Safety Tech Now Available on All, Standard on Most
Improvements on the tech front go beyond infotainment to include new and more widely available driver assistance and safety technology. Volkswagen has made key elements — a front collision system with automatic braking, along with blind sport warning and rear cross-traffic alert — standard from the volume SE level up. And it's available as a $450 option on the base S model. A longer list of features for the SEL and SEL Premium trim levels includes adaptive cruise control with stop-and-go traffic capability, high-beam assist, lane departure warning and lane keeping assist.

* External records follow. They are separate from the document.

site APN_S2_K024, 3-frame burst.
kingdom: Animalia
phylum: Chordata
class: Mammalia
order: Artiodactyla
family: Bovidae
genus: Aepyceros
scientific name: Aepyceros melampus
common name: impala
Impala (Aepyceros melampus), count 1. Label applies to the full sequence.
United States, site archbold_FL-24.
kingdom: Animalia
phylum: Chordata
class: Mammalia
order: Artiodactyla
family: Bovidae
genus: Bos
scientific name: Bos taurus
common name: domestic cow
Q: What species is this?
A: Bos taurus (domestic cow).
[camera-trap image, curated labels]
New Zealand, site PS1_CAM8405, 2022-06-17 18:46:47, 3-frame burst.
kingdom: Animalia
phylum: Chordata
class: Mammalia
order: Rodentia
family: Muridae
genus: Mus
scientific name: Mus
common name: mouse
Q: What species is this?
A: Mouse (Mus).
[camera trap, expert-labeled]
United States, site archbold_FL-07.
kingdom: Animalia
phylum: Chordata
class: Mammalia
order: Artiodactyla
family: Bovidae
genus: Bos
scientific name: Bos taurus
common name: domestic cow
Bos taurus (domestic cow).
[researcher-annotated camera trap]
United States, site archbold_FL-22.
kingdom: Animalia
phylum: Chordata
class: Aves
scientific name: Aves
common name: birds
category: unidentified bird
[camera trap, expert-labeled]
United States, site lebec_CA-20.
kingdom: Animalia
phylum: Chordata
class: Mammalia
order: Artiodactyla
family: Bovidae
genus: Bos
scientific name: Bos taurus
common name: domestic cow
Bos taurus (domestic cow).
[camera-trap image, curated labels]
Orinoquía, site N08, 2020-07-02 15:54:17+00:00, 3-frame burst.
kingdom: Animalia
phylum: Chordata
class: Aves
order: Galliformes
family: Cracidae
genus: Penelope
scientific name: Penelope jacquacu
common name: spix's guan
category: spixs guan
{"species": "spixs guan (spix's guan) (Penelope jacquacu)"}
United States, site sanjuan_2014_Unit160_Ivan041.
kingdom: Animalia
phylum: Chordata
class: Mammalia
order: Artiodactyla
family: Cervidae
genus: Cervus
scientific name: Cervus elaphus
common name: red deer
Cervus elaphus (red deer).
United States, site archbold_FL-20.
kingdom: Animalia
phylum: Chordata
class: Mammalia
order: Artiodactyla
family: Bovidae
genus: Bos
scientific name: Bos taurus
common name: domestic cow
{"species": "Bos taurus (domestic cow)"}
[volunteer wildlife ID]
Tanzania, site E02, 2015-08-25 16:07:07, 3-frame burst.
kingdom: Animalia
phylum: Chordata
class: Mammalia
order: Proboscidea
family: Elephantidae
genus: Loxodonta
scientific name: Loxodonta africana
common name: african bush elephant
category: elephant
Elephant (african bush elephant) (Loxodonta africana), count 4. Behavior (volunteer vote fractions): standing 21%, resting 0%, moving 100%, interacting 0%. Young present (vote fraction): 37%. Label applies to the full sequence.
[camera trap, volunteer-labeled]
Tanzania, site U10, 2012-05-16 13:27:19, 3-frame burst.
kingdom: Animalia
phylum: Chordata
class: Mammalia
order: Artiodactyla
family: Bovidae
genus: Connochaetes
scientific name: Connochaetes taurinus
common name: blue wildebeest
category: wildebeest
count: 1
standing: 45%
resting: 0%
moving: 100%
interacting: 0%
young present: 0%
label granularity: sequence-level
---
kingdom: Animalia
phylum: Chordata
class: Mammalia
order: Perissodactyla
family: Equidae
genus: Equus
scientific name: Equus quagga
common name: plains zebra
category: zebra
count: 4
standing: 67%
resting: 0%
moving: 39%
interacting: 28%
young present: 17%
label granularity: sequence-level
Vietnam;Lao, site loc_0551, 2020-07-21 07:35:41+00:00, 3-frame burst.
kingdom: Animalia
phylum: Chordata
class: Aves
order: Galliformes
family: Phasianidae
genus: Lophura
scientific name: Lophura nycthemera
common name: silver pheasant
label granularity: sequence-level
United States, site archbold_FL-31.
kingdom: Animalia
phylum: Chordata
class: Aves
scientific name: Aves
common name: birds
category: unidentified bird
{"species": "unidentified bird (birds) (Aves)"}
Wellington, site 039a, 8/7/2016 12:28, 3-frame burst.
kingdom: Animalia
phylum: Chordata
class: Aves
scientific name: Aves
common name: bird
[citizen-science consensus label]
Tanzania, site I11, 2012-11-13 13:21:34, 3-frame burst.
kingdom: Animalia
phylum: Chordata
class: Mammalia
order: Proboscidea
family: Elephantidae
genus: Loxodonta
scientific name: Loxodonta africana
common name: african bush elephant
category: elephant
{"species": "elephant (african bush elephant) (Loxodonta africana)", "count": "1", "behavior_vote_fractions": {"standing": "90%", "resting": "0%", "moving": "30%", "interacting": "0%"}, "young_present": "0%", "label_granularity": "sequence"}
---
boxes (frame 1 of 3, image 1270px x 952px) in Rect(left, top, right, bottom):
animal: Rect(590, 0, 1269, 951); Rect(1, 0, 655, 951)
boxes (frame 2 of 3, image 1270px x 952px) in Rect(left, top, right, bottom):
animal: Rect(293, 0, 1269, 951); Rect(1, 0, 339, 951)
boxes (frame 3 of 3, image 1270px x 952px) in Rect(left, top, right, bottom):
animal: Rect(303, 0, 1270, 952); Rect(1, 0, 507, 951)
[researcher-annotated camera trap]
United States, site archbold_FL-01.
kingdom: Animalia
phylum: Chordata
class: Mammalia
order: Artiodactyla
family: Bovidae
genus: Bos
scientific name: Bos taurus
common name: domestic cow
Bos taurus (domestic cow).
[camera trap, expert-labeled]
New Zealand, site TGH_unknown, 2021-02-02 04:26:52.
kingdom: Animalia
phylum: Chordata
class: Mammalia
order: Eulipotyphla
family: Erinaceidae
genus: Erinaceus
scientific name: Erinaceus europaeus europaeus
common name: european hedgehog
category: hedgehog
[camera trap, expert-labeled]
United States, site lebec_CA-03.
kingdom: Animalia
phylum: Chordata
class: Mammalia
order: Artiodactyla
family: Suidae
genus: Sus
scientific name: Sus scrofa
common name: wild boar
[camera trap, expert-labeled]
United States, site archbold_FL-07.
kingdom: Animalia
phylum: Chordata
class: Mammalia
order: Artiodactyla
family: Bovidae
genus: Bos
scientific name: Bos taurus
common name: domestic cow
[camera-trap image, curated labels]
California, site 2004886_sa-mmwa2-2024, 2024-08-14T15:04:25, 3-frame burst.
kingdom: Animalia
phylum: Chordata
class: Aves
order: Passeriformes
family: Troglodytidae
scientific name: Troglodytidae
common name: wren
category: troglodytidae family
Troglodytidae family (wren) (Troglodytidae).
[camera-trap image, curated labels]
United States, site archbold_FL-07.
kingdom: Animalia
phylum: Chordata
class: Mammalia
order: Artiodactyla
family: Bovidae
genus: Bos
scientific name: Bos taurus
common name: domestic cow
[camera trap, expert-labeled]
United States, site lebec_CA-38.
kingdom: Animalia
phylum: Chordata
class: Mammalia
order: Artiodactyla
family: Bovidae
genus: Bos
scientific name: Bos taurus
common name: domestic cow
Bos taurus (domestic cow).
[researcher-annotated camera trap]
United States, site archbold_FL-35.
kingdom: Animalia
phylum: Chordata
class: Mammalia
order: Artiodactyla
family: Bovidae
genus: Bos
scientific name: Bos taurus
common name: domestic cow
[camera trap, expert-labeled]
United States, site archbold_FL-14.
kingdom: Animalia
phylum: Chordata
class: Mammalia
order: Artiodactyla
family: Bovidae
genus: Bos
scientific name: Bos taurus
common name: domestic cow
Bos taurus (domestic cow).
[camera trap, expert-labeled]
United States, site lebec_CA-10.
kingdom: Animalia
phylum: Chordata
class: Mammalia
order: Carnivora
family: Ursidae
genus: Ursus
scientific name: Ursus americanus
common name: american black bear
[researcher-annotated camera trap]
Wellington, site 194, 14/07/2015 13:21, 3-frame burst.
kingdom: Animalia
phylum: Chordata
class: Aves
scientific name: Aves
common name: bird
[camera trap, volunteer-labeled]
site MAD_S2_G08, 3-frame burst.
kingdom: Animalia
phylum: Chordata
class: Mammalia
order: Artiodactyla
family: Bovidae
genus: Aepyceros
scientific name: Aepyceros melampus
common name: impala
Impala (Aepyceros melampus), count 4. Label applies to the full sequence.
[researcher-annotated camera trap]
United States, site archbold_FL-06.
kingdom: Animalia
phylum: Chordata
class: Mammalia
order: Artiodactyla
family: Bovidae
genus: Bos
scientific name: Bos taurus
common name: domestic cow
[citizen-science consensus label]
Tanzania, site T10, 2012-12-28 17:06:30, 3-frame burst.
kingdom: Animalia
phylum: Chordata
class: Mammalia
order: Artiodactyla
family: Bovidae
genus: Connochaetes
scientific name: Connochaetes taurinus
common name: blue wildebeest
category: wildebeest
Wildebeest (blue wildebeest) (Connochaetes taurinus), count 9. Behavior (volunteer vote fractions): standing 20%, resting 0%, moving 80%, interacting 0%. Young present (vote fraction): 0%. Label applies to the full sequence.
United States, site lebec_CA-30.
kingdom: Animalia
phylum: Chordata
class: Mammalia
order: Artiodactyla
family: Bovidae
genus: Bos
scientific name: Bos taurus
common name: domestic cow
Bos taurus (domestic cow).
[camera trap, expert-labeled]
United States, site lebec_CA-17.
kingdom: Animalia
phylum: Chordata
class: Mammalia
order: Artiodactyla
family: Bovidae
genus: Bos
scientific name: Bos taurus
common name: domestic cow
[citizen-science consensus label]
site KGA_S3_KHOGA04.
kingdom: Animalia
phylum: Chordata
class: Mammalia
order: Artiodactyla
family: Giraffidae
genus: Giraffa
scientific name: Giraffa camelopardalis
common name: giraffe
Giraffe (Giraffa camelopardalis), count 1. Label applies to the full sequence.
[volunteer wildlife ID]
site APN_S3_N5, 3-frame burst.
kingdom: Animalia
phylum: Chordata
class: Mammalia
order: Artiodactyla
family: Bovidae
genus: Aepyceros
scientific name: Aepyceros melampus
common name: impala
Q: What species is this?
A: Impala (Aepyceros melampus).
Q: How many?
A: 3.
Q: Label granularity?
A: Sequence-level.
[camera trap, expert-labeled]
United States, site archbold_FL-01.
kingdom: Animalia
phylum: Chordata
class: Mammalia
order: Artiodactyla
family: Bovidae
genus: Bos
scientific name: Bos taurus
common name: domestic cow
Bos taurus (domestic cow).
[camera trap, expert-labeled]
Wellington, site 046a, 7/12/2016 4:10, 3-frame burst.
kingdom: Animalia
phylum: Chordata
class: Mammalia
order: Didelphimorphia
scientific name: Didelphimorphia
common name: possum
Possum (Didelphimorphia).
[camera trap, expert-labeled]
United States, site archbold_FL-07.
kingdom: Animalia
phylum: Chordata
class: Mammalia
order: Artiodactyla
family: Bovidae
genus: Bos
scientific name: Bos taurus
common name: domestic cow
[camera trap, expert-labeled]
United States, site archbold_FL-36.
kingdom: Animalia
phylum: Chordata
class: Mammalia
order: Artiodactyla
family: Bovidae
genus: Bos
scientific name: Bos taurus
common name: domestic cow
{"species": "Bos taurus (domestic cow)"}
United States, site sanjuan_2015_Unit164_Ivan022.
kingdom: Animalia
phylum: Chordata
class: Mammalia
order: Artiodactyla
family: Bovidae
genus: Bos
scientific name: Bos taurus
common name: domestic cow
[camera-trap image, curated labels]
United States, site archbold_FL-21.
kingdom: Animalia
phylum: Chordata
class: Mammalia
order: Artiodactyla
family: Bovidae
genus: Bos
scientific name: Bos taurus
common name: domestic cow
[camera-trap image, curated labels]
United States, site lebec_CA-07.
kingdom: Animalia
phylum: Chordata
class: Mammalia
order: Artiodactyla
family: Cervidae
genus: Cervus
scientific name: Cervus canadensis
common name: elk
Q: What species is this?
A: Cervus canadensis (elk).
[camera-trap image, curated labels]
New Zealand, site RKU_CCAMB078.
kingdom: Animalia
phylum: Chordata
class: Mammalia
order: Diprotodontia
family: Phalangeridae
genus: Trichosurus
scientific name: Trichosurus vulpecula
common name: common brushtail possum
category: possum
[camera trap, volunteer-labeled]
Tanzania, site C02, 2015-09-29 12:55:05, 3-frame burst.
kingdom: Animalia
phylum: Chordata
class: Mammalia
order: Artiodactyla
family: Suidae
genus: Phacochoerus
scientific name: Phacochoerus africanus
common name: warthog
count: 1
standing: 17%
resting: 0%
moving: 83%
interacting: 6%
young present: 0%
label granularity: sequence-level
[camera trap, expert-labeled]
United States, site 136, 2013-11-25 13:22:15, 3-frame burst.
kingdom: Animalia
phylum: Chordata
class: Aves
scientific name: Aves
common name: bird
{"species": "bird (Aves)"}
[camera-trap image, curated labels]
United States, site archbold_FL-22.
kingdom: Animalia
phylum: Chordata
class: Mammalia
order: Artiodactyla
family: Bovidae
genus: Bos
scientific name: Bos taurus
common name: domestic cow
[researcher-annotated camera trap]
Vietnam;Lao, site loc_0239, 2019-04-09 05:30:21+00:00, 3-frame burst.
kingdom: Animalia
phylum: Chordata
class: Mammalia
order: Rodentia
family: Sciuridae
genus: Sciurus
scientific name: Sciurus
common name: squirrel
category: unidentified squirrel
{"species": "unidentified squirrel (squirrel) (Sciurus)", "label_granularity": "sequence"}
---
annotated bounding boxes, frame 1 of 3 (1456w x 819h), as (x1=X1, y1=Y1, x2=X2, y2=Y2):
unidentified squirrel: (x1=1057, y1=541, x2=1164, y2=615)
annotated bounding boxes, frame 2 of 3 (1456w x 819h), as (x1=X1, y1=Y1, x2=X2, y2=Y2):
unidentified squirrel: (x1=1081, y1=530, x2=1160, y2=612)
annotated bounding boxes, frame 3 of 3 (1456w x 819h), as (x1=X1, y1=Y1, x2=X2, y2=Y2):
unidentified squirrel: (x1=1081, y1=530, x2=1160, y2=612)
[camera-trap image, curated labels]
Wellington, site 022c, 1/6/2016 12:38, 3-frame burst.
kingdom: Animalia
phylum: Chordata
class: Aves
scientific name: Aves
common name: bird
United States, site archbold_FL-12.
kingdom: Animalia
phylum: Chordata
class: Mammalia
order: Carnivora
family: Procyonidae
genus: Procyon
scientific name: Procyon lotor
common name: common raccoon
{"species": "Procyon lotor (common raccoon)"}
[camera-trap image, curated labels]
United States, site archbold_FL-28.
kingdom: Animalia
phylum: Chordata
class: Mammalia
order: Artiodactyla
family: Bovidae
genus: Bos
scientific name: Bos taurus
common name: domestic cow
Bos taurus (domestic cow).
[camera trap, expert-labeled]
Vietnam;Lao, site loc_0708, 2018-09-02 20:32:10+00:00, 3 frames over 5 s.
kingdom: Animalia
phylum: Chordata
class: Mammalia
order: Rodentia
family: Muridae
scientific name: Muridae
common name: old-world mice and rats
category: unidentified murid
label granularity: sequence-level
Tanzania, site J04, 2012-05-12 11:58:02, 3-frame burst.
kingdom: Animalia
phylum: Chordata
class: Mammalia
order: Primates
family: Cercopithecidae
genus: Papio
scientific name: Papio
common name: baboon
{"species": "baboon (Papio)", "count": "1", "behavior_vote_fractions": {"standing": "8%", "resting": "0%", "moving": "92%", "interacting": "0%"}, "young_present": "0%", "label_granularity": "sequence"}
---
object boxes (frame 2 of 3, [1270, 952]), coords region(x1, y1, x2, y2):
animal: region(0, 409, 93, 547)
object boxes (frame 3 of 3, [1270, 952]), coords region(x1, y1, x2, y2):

The Volkswagen Jetta also has a standard post-collision braking system designed to help prevent a second collision after an initial crash.
A Better Value Proposition
The way the Jetta's pricing better matches rivals is a measure of VW's renewed effort to be a volume mainstream brand in the U.S. It's also not something VW has always done well in the past. But from base model to the top of the line, the 2019 Jetta has been configured for competitive features for the dollar against comparable trim levels in rivals, particularly the Civic and Corolla.
The 2019 Jetta S base price of $19,395 with destination (down $100 from 2018) now slightly undercuts entry models of both the Civic (the LX is $19,730) and the Corolla (the L is $19,495). And Jetta's all-in SEL Premium tops out at $27,795, just $200 above the deluxe Civic Touring. The Corolla XSE stops sooner than either, at just more than $24,000 to start, but also stops well short of the VW and Honda in premium goodies, such as leather seats and smartphone integration.
Meanwhile, the Volkswagen Jetta SEL model, in which I spent the most time, has an impressive list of features included for a more modest starting price of $25,265, $1,830 less than the previous-generation SEL. For that price, it comes with LED projector headlights, rain-sensing wipers, an auto-dimming rearview mirror, the interior ambient lighting, the digital instrument display, the BeatsAudio upgrade, an 8-inch multimedia screen and the full suite of safety and driver assistance features. If that package and price sound a lot like the well-equipped Honda Civic EX-L with Honda Sensing driver tech, that's surely no coincidence.
And like all 2018 and newer Volkswagens models (except the e-Golf), the 2019 Jetta adds reliability peace of mind with VW's six-year, 72,000-miles, bumper-to-bumper warranty that can be transferred to a subsequent buyer.